When is a number square in Galois field $p^n$ if it's not square mod $p$?

Question

Here is the problem, that I'm stuck on.

There is no square root of $a$ in $\mathbb{Z}_p$. Is there square root of $a$ in $GF(p^n)$?

Well, it's certainly true that $$x^{p^n}=x$$ and $$x^{p^n-1}=1$$ for nonzero $x$.

If there is such an $x$ that $a=x^2$ then $$a^{\frac{p^n-1}{2}}=1$$ Now this actually is an equation in $\mathbb{Z}_{p}$ only, so I can write $$a^{\frac{p^n-1}{2}}\equiv 1\mod p$$

Now the answer seems to be just a touch away because I know that $x^2\equiv a \mod p$ iff $a^{(p-1)/2}\equiv 1 \mod p$. How can I tie the ends together, what am I missing?

++++

_Directive:_ Reproduce the Galois field question verbatim, everything from "Here is the" down to "am I missing?".

_Raw data:_
++++

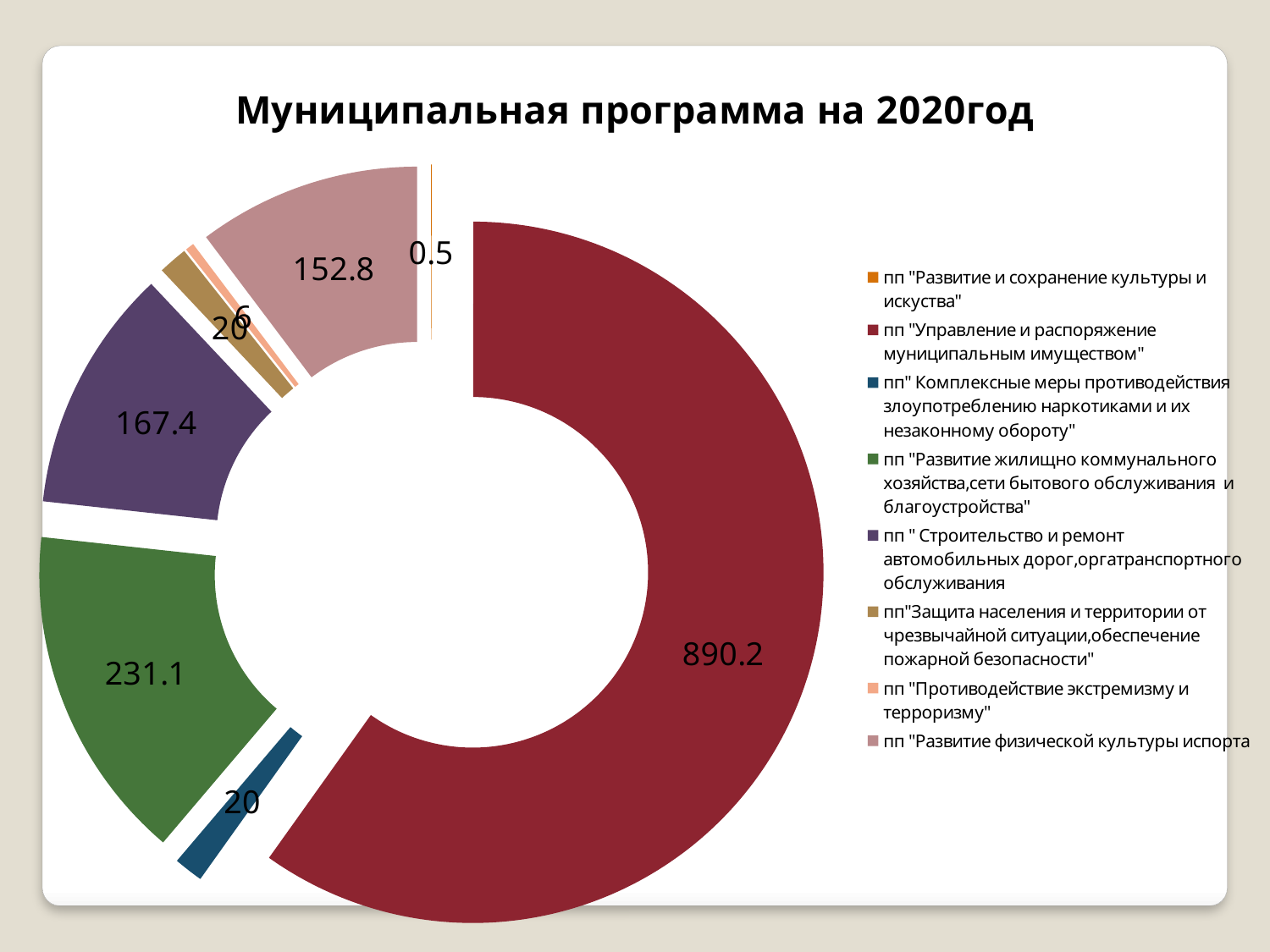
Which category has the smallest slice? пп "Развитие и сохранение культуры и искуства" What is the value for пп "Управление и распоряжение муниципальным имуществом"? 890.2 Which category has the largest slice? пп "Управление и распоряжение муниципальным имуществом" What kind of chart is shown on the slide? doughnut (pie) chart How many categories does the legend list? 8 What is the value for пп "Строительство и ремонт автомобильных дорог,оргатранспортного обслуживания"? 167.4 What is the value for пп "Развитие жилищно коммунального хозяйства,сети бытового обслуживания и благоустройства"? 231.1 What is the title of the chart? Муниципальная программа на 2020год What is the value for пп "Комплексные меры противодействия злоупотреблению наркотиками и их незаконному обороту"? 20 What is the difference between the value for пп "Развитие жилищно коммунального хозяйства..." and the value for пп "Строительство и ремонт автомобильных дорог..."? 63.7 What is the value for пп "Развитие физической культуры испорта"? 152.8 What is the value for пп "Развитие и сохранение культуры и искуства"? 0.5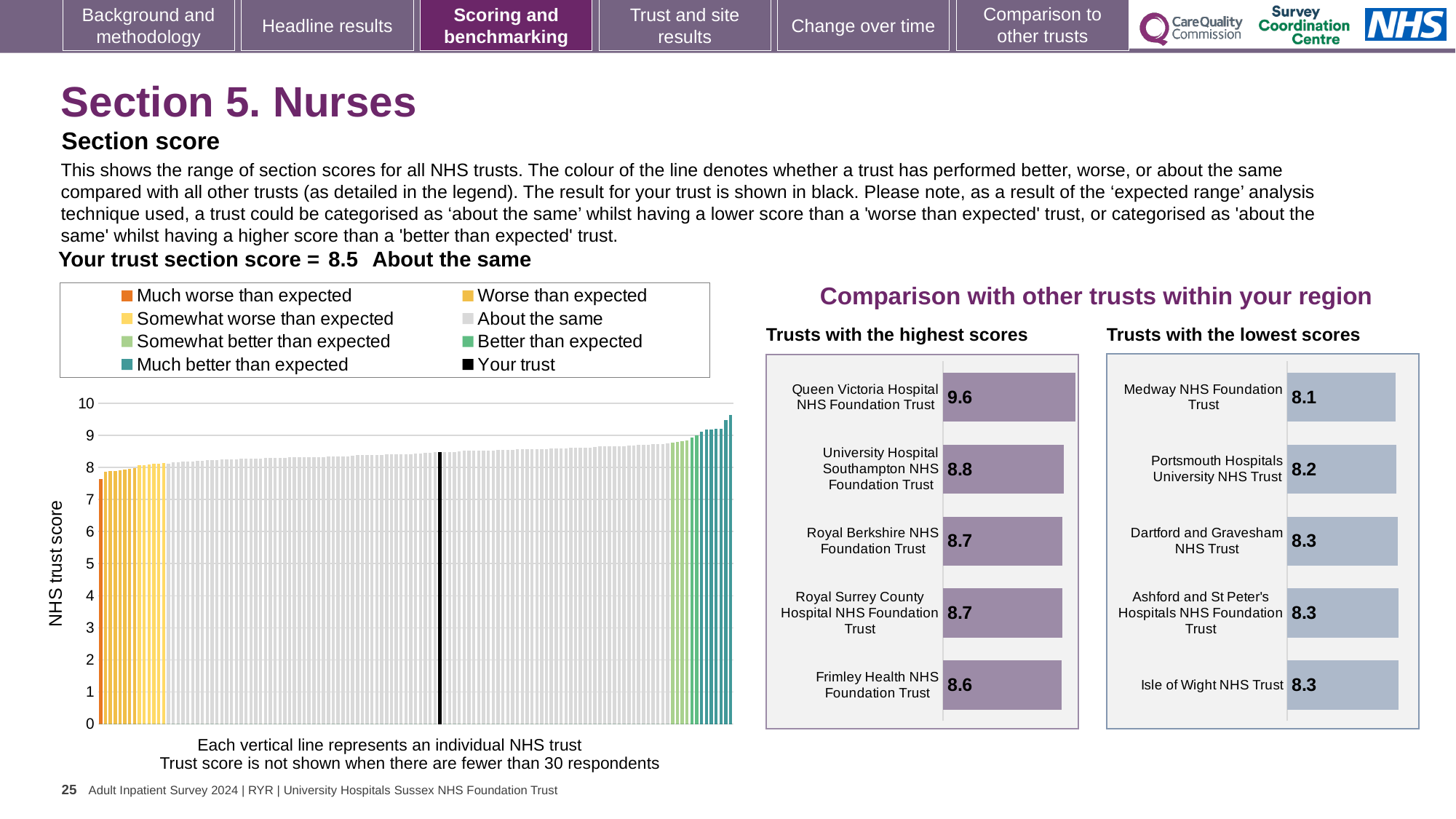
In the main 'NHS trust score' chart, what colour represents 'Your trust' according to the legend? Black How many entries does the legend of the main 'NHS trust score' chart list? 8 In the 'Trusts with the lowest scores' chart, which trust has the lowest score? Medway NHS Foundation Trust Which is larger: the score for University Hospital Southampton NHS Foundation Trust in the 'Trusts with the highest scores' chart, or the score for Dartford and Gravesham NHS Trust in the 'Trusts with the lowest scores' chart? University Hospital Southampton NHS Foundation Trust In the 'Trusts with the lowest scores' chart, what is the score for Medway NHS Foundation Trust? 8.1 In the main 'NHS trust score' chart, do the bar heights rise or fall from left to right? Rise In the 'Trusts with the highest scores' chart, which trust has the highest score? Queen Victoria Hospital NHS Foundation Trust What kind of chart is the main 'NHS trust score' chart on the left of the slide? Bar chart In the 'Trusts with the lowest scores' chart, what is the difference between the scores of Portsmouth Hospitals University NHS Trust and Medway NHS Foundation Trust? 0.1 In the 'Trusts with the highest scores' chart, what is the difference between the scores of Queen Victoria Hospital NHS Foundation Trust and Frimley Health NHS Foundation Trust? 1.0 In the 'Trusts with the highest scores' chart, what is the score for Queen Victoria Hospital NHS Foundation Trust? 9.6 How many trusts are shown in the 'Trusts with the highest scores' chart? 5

++++

_Solution to the exercise:_
Here is the problem, that I'm stuck on.

There is no square root of $a$ in $\mathbb{Z}_p$. Is there square root of $a$ in $GF(p^n)$?

Well, it's certainly true that $$x^{p^n}=x$$ and $$x^{p^n-1}=1$$ for nonzero $x$.

If there is such an $x$ that $a=x^2$ then $$a^{\frac{p^n-1}{2}}=1$$ Now this actually is an equation in $\mathbb{Z}_{p}$ only, so I can write $$a^{\frac{p^n-1}{2}}\equiv 1\mod p$$

Now the answer seems to be just a touch away because I know that $x^2\equiv a \mod p$ iff $a^{(p-1)/2}\equiv 1 \mod p$. How can I tie the ends together, what am I missing?